After earning a valuable scholarship to attend Wittenberg University, Erin Kapp arrived with a love of writing and thoughts of pursuing a career as a park ranger or a marine biologist. In four years, she found she could have it all at Wittenberg.
"I was going to major in creative writing until physics came along and stole my interest," Kapp said. "I didn't have a clue. I took a physics class and liked it, so I took another and told myself, 'if I do okay in this,' and I couldn't stop. I learned that I really liked science."
Her interest and academic success led to a double major in English and physics, along with the opportunity to find friends who were similarly entranced by how things work. Admittedly shy when she came to campus, Kapp said she has since gained comfort with herself.
"I'm less afraid not to be good at things," she said. She tried swing dancing and loved it, becoming an active member of the Swing Dance Club. She also found student employment in the Solution Center, the important point of access for questions about Wittenberg's Computing Services.
Kapp credits Associate Professor of Physics Paul Voytas with cultivating her fascination with electrodynamics and astronomy. Her interest in both led to activities both in and outside the classroom as she tutored students and served as president of the Astronomy Club, where she enjoyed a group of students that knew each other well and shared common interests and experiences.
An opportunity to fulfill her community service requirement at the planetarium in Pittsburgh, Pa., suited the young scientist perfectly.
"It was awesome," Kapp exclaimed. "I would run the equipment and present one-half hour live star shows to 150 people."
She also participated in a Wittenberg summer field study course in the United Kingdom titled "The Roots of 21st Century Science," said to be "the first and only course of its kind where the students studied the origin and development of two fields of 21st-century science – the life sciences and electromagnetic telecommunications."
"The UK program was an awesome experience," she said. "It really made science real rather than abstract, actually seeing how science evolved."

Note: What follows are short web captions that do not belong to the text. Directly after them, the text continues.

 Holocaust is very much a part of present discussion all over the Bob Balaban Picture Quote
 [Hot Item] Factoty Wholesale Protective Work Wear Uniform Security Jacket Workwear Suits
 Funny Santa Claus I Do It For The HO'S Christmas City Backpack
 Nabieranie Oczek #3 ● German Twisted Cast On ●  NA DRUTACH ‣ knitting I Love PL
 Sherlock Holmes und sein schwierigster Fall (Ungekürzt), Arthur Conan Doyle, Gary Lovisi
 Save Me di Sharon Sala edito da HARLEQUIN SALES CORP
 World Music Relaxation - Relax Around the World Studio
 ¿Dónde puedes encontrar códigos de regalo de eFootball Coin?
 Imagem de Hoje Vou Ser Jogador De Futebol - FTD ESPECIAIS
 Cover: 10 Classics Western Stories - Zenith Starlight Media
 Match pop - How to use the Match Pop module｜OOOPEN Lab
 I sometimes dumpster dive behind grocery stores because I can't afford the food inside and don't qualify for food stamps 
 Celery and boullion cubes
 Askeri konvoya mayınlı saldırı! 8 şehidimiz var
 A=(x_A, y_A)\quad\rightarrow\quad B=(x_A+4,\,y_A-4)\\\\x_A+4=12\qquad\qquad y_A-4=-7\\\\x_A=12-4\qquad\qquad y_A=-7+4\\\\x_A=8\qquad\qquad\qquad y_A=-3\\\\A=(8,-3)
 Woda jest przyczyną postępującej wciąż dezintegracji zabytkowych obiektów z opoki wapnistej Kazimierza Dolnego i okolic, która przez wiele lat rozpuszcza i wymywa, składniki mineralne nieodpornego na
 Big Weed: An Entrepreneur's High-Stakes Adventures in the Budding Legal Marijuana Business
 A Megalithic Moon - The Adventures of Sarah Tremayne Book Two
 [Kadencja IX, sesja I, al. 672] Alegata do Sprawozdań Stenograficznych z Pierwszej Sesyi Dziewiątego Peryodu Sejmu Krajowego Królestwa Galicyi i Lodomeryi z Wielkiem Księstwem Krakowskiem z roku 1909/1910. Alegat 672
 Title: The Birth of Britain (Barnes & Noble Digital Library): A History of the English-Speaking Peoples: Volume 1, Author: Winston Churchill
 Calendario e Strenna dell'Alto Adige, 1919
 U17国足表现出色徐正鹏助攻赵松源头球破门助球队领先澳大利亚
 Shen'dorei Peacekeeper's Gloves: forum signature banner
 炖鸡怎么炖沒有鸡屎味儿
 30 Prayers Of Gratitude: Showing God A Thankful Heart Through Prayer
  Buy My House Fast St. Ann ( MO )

The experience increased Kapp's awareness of how important it is to help the general public understand science and how things work. She knows she wants to blend her dual loves of writing and science.
To continue preparing for her future with these goals in mind, Kapp plans to go to graduate school to earn a master's degree in communication.
"As a science writer, I can communicate to the public how things work, especially in physics and astronomy," Kapp said. "Magazines such as Scientific American continue to help people understand scientific research. They don't dummy-down, they explain the facts relative to the science and why people should care."